PureNews

PureNews is an amazingly sleek and powerful news theme with unlimited color variations.

View full feature list Check out the live demo Buy this theme today

Robots.txt basics

The Robots.txt file is used to direct search engines to the content you want them to see and block the content you dont want them to see. It can also be used to block search engines you specify from crawling your site altogether.

Robots.txt Basics

To make a robots.txt file all you need to do is open notepad (or any other text editor) and save the file as robots.txt:) You can place a robots.txt file on any directory in website however the most common is the root directory. The robots.txt file uses a standard hierarchy – ie. the robots.txt file will work for all directories underneath it unless otherwise stated.

There are numerous parameters you can use but the two main ones are ‘User-agent’ and ‘Disallow’. User agent lets you control what crawling agents are allowed to crawl your site. This can be useful if you find that someone is using software to rip content from your blog for example.

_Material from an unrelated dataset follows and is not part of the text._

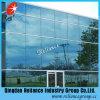 Blaues abgetöntes blaues reflektierendes Glashandelsglasgebäude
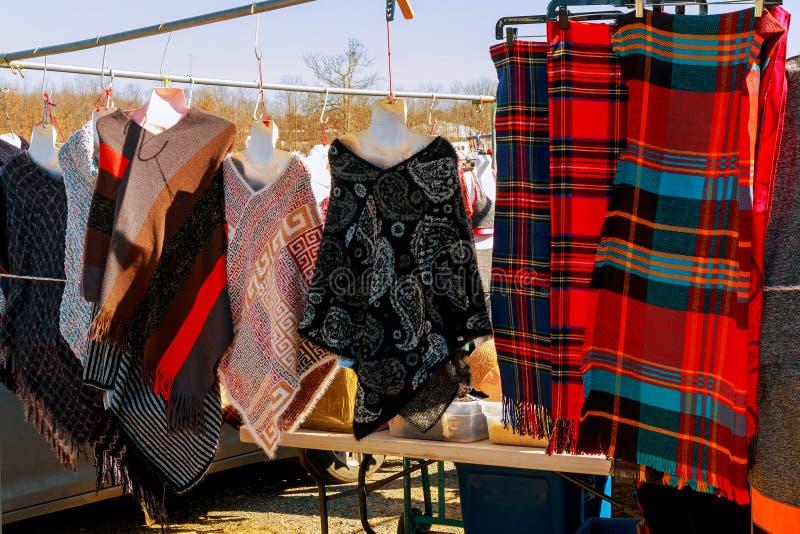 Ensemble de vêtements de vintage de beaucoup de couleurs à vendre au marché aux puces images libres de droits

Disallow lets you control what directories and files are allowed to be crawled.

Here are some basic examples of what you can put in the the file to control those pesky little spiders!!!

Allow all crawlers
User-agent: *
Disallow:

Disallow all crawlers
User-agent: *
Disallow: /

Disallow google from your blog
User-agent: Googlebot
Disallow:

Disallow search engines from your wordpress admin area and cgi-bin
User-agent: *
Disallow:/wp-admin/
Disallow:/cgi-bin/

Block the evilbot from your admin area
User-agent: Evilbot
Disallow: /admin/

More Parameters

You can also use the parameter ‘Allow’. So for example, say you want to stop google spidering your images directory apart from one image.

Allow one image to be crawled but not the directory

User-Agent: Googlebot
Disallow: /images/
Allow: /images/example.gif

Another parameter that you can use with most major search crawlers is ‘Sitemap’.

Show crawlers where your sitemap is
User-agent: *
Disallow:
Sitemap: http://www.bloggingtips.com/sitemap.xml

A wordpress example

Here is the example robots.txt file which can be found on wordpress.

User-agent: *
# disallow all files in these directories
Disallow: /cgi-bin/
Disallow: /stats/
Disallow: /dh_
Disallow: /wp-admin/
Disallow: /wp-includes/
Disallow: /contact/
Disallow: /wp-content/b
Disallow: /wp-content/p
Disallow: /wp-content/themes/askapache/4
Disallow: /wp-content/themes/askapache/c
Disallow: /wp-content/themes/askapache/d
Disallow: /wp-content/themes/askapache/f
Disallow: /wp-content/themes/askapache/h
Disallow: /wp-content/themes/askapache/in
Disallow: /wp-content/themes/askapache/p
Disallow: /wp-content/themes/askapache/s
Disallow: /trackback/
Disallow: /*?*
Disallow: */trackback/

User-agent: Googlebot
# disallow all files ending with these extensions
Disallow: /*.php$
Disallow: /*.js$
Disallow: /*.cgi$
Disallow: /*.xhtml$
Disallow: /*.php*
Disallow: */trackback*
Disallow: /*?*
Disallow: /z/
Disallow: /wp-*
Allow: /wp-content/uploads/

# allow google image bot to search all images
User-agent: Googlebot-Image
Allow: /*

# allow adsense bot on entire site
User-agent: Mediapartners-Google*
Disallow: /*?*
Allow: /about/
Allow: /contact/
Allow: /wp-content/
Allow: /tag/
Allow: /*.php$
Allow: /*.js$

# disallow archiving site
User-agent: ia_archiver
Disallow: /

# disable duggmirror
User-agent: duggmirror
Disallow: /

Summary

Robots.txt is very easy to use and can be very useful in protecting your private and admin areas. If you are having trouble with it please let me know :)

Kevin Muldoon is a webmaster and blogger who lives in Central Scotland. His current project is WordPress Mods; a blog which focuses on WordPress Themes, Plugins, Tutorials, News and Modifications and useful resources such as 101 Places To Find Images For Your Blog Posts.

3 comments - Leave a reply
  • Posted by Stephen Welton on 14th May 2007

    I might wait to spend some time on this one when you get back.

    I have been wondering what the buzz was about this and I’m sure it will become important to me as my site begins to grow to prevent the nasty crawlers out there that can slide by your website.

    I have seen a few sites that show up in google and they don’t index pretty.

  • Posted by AskApache on 17th May 2007

    Original Article at AskApache.

  • Posted by Internet Shopping on 8th Jun 2008

    Kevin, this is the Terrific post by you, wonderful.

    I got every thing which i want to know about robots.txt at one place and that's your informative post. many thanks for it.